[Short web captions]
◆ ◆ ◆ ◆ ◆ ◆ ◆
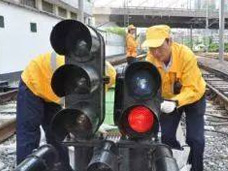 中國(guó)鐵路防雷領(lǐng)跑者科安達(dá)！選擇施奈仕合作的原因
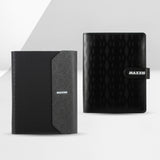 logo烙印、進口仿PU布紋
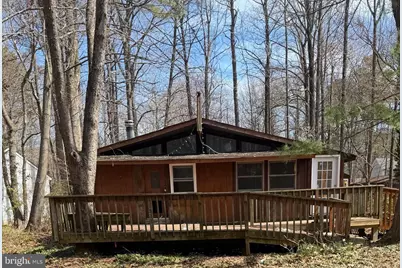 11532 Wolf Howl Lane, Lusby, MD 20657 - Photo 1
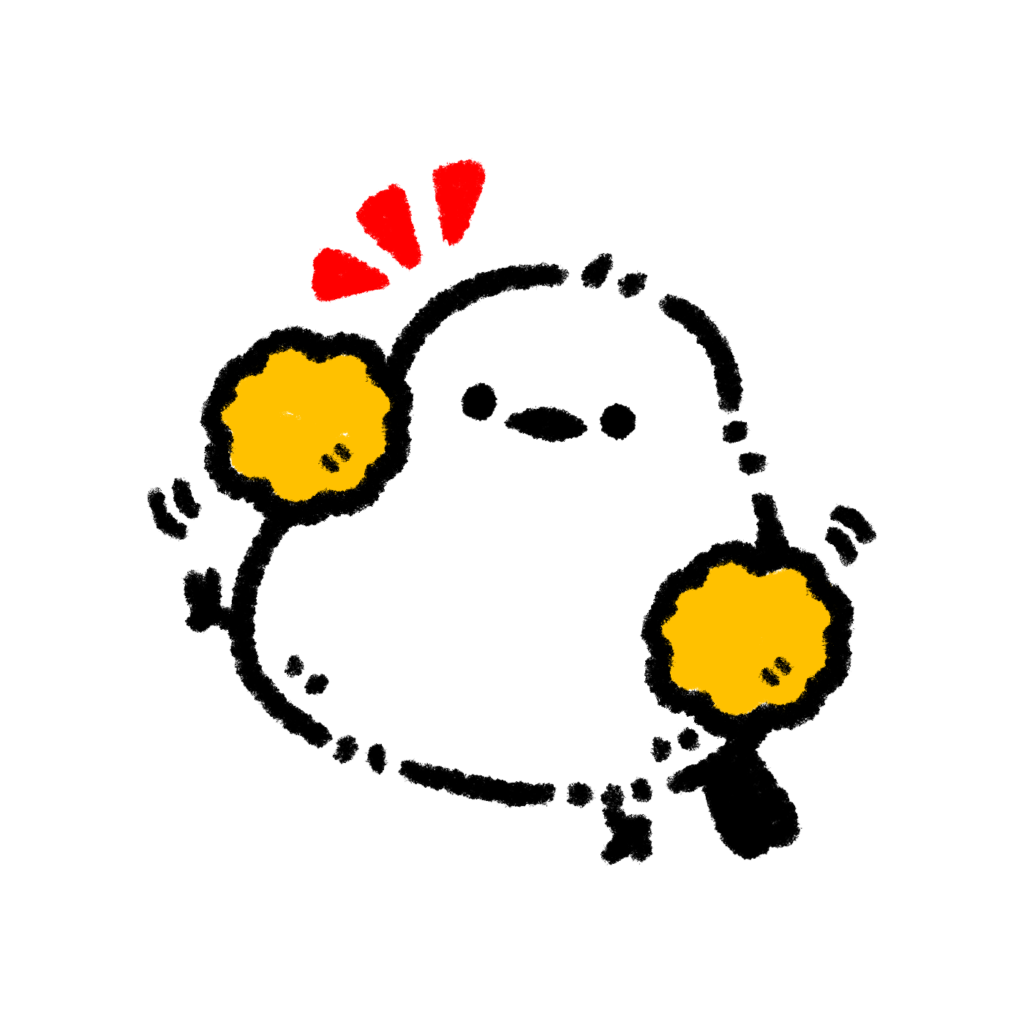 【2026】心に響くかわいい応援イラスト！無料素材と伝わる選び方
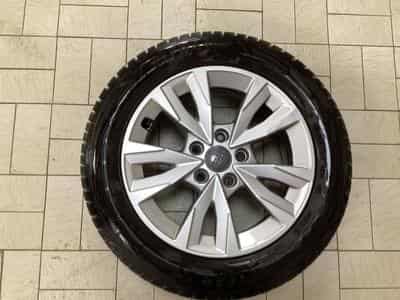 Jantes et pneus – 16" - Photo 2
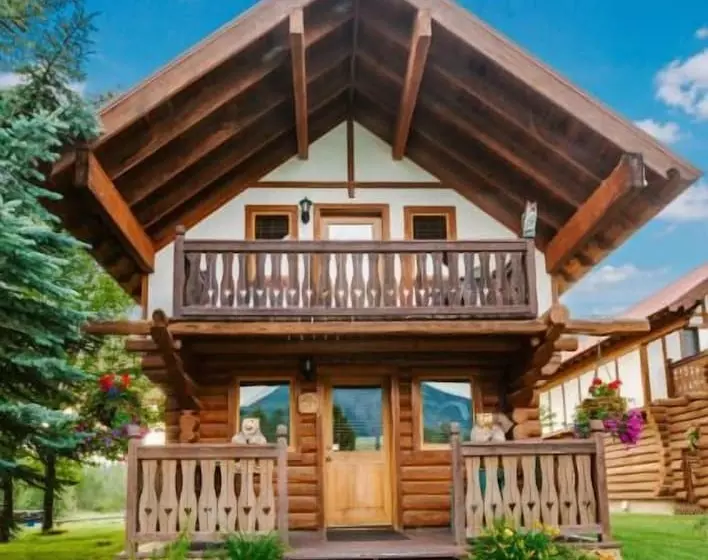 Great Northern Resort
◆ ◆ ◆ ◆ ◆ ◆ ◆
Task description>
Can you render all the entries above as a numbered list, with the pictures and any blank lines left out?

Exercise solution>
1.  中國(guó)鐵路防雷領(lǐng)跑者科安達(dá)！選擇施奈仕合作的原因
2.  logo烙印、進口仿PU布紋
3.  11532 Wolf Howl Lane, Lusby, MD 20657 - Photo 1
4.  【2026】心に響くかわいい応援イラスト！無料素材と伝わる選び方
5.  Jantes et pneus – 16" - Photo 2
6.  Great Northern Resort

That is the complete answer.